Document excerpt
With respect to the FNFMA, your committee was encouraged by the evolving relationship between the First Nations institutions and the federal government as reflected in the several amendments to the FNFMA over time. On a previous occasion, your committee examined amendments to the FNFMA contained in Bill C-59, An Act to implement certain provisions of the budget tabled in Parliament on April 21, 2015 and other measures. Those amendments were reported back without observations. While Division 12 of Bill C-86 contains many of the First Nations institutions’ proposed amendments, your Committee recognizes that more work may be required, including expanding the mandate of the First Nations Tax Commission.
While the process relating to amendments to the FNLMA and the FNFMA demonstrate close collaboration and consultation, your committee heard that the consultation process in relation to Division 19 was flawed. Crown-Indigenous Relations and Northern Affairs Canada (CIRNAC) and Indigenous Services Canada (ISC) advised your committee of the steps taken to inform First Nations and organizations, such as the Treaty Land Entitlement Committee of Manitoba Inc., on the proposed Addition of Lands to Reserves and Reserve Creation Act. However, your committee heard from witnesses that engagement with them on this issue was inadequate, and that they had not had time to properly consider the impacts of the proposed new act. One official implied that a lack of a response from a community was consent. Your committee believes that the lack of a response from a First Nation in response to information that is sent out by the department does not mean that the community is consenting. Your committee wishes to emphasize that achieving meaningful consultation and engagement requires ongoing and continued effort by CIRNAC and ISC, in particular, as the dissolution of Indigenous and Northern Affairs Canada may have complicated what is already a complex engagement process. Communities may require financial and other support to fully participate in the consultation process, which should take place in the context of adhering to the United Nations Declaration on the Rights of Indigenous Peoples principle of free, prior and informed consent.

Spatial relationship records
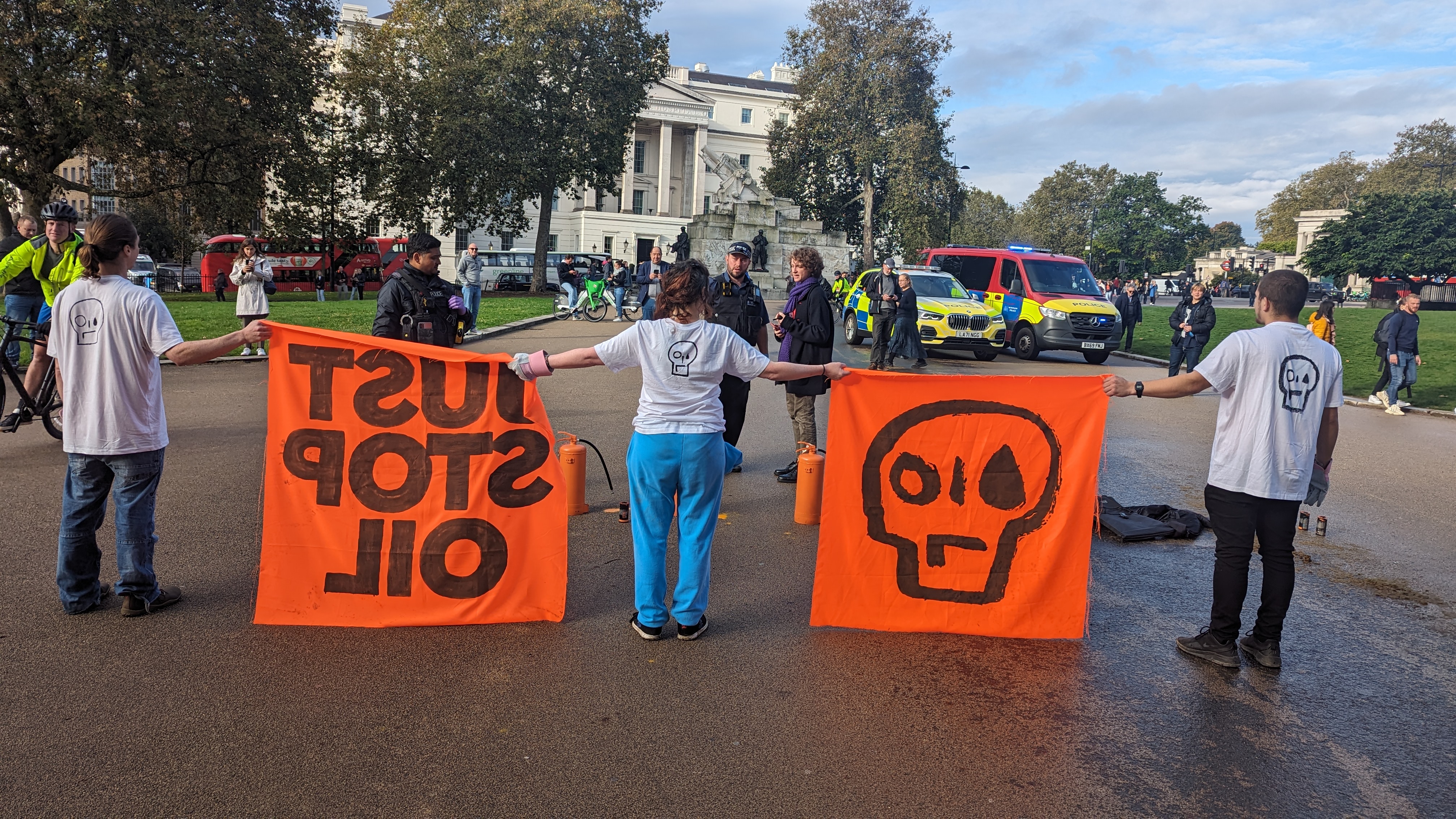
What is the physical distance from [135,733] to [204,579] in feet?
6.15

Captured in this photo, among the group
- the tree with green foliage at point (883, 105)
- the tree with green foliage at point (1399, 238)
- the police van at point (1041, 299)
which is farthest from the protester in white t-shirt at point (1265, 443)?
the tree with green foliage at point (1399, 238)

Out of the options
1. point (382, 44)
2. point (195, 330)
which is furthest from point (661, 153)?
point (195, 330)

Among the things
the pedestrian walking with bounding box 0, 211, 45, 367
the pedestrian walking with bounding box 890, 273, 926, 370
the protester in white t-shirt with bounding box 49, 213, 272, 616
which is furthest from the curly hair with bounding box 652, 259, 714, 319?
the pedestrian walking with bounding box 890, 273, 926, 370

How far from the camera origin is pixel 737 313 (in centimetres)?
736

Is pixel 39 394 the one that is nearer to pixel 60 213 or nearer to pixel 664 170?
pixel 60 213

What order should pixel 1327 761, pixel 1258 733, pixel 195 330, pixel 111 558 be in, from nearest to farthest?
pixel 1327 761
pixel 1258 733
pixel 111 558
pixel 195 330

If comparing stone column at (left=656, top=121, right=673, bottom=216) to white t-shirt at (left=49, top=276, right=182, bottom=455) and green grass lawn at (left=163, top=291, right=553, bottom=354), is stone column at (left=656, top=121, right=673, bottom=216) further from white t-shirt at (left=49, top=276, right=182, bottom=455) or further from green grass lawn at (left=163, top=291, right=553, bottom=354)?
white t-shirt at (left=49, top=276, right=182, bottom=455)

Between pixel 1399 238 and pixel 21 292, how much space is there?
237 feet

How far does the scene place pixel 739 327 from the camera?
738 centimetres

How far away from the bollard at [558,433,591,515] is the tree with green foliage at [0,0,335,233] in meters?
24.3

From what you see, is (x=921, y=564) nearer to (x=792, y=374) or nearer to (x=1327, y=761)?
(x=792, y=374)

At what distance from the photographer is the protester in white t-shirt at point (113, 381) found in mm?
4449

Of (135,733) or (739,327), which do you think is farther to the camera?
(739,327)

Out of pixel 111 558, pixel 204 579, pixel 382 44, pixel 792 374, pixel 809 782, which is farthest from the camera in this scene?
pixel 382 44
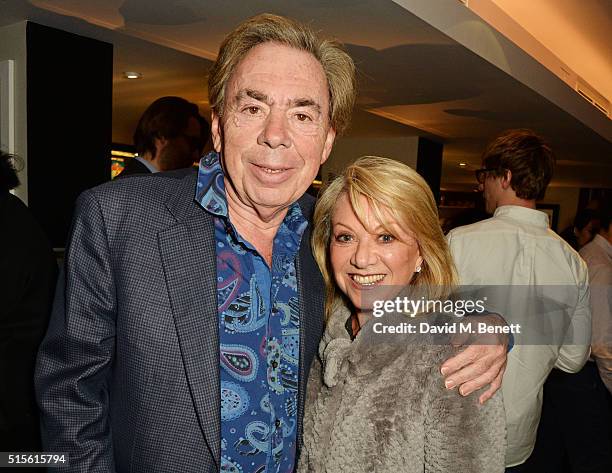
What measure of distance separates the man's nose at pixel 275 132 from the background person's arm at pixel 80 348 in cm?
39

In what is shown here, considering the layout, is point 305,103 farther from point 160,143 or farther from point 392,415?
point 160,143

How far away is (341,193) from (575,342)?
149 centimetres

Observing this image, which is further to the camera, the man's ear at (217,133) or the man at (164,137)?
the man at (164,137)

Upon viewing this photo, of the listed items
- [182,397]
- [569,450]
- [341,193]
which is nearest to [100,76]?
[341,193]

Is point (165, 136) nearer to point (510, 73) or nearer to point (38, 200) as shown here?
point (38, 200)

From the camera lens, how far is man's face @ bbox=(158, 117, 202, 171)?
3.07 meters

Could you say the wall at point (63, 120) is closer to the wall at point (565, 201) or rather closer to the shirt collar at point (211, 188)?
the shirt collar at point (211, 188)

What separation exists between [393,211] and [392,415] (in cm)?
50

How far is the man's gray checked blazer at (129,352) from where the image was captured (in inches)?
40.4

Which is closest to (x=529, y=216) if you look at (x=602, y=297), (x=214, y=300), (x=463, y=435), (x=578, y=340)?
(x=578, y=340)

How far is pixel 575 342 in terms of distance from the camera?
224 cm

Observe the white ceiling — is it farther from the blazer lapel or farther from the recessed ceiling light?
the blazer lapel

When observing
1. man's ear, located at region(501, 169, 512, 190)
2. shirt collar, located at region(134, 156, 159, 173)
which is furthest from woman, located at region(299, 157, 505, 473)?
shirt collar, located at region(134, 156, 159, 173)

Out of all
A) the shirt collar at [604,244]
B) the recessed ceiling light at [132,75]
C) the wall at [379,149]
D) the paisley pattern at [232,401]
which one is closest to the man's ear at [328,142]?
the paisley pattern at [232,401]
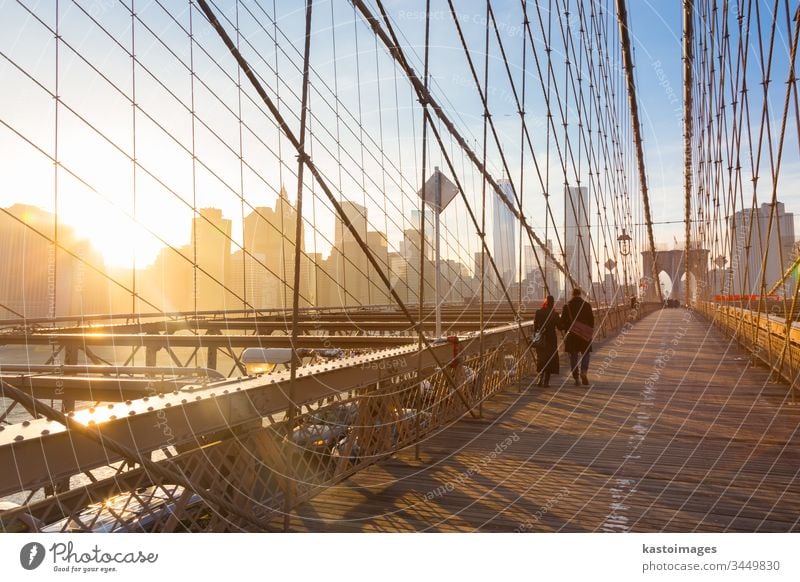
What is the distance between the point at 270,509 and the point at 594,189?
71.7ft

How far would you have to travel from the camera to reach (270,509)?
10.2ft

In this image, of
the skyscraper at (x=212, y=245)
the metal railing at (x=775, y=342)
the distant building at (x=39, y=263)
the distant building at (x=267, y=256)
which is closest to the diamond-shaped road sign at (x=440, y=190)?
the metal railing at (x=775, y=342)

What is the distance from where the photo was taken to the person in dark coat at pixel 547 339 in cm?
848

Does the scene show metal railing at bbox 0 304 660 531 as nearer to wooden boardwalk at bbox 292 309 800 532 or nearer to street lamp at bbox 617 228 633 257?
wooden boardwalk at bbox 292 309 800 532

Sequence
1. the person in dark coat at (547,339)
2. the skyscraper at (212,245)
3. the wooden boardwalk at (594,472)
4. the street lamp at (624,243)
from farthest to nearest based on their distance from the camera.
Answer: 1. the street lamp at (624,243)
2. the skyscraper at (212,245)
3. the person in dark coat at (547,339)
4. the wooden boardwalk at (594,472)

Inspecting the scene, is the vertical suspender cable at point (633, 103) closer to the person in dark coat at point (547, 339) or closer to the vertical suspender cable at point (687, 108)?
the vertical suspender cable at point (687, 108)

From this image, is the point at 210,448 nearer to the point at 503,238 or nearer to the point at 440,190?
the point at 440,190

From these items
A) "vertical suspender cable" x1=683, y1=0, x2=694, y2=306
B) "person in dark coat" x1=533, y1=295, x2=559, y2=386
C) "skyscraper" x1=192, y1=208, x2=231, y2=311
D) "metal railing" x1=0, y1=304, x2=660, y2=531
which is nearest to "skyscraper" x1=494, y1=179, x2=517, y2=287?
"skyscraper" x1=192, y1=208, x2=231, y2=311

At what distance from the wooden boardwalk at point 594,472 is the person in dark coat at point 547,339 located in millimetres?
970

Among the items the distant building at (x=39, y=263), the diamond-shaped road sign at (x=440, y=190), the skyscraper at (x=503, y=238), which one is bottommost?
the distant building at (x=39, y=263)

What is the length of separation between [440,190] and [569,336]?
3380 millimetres

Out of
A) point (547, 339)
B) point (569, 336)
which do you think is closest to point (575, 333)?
point (569, 336)

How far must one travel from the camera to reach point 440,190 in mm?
5605
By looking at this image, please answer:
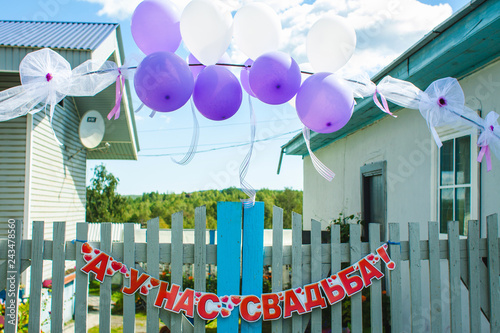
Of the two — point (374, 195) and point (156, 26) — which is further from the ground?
point (156, 26)

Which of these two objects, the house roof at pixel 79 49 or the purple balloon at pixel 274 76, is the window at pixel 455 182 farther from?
the house roof at pixel 79 49

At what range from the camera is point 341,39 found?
8.70 feet

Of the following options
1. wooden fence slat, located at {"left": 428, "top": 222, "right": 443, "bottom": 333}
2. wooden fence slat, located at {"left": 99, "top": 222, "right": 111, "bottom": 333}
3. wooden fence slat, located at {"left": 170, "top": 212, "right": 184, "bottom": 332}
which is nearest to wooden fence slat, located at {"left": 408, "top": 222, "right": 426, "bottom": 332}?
wooden fence slat, located at {"left": 428, "top": 222, "right": 443, "bottom": 333}

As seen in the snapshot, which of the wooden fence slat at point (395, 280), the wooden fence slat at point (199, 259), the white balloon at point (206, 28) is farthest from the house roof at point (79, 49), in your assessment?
the wooden fence slat at point (395, 280)

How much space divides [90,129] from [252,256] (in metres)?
5.75

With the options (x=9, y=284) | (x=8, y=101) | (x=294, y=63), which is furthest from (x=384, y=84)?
(x=9, y=284)

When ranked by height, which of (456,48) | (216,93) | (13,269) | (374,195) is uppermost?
(456,48)

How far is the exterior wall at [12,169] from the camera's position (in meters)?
5.71

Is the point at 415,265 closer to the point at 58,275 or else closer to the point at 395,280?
the point at 395,280

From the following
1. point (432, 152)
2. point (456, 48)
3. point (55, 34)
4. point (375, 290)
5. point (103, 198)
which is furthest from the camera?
point (103, 198)

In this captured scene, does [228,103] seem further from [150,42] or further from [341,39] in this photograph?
[341,39]

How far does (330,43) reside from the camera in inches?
105

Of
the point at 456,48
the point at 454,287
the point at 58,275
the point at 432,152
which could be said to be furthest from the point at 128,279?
the point at 432,152

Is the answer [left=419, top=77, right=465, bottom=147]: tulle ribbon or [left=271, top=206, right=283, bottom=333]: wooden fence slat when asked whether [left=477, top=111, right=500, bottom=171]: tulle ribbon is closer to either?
[left=419, top=77, right=465, bottom=147]: tulle ribbon
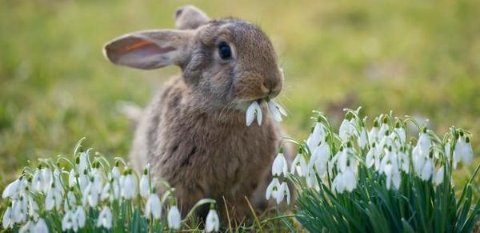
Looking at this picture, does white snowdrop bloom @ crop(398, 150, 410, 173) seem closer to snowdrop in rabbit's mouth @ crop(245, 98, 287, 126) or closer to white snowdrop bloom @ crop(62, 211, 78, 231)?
snowdrop in rabbit's mouth @ crop(245, 98, 287, 126)

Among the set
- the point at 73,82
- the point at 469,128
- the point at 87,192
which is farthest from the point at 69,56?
the point at 87,192

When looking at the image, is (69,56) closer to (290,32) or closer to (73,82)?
(73,82)

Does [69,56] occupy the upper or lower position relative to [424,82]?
upper

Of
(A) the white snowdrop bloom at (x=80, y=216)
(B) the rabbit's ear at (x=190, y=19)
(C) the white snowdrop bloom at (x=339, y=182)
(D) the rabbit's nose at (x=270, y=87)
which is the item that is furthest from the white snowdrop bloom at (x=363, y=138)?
(B) the rabbit's ear at (x=190, y=19)

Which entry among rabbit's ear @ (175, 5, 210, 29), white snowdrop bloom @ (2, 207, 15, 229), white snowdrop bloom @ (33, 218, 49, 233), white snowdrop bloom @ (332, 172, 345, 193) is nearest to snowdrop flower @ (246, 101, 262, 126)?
white snowdrop bloom @ (332, 172, 345, 193)

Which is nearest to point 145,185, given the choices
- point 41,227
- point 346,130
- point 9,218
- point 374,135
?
point 41,227
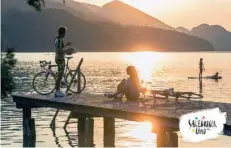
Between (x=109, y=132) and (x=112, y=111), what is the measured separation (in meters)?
5.67

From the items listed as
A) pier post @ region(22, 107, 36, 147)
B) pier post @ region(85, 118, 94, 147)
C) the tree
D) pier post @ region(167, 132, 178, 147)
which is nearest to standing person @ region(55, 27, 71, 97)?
pier post @ region(85, 118, 94, 147)

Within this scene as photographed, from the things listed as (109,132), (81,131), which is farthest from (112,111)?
(109,132)

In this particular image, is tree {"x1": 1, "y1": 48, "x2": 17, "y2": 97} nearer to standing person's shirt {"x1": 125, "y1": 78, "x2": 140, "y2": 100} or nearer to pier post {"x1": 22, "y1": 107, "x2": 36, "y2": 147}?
standing person's shirt {"x1": 125, "y1": 78, "x2": 140, "y2": 100}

Work instructions
1 - According to the excerpt on First Nations legislation, which division of Bill C-86 did the committee hear had a flawed consultation process?
2 - Gather every line of the records that contains the word "reach", counting a match only when the case is the same.

In response
1 - Division 19

2 -
How far would you have to travel from the camera to reach (270,509)?
How far must one travel from the camera to reach point 440,190 in mm?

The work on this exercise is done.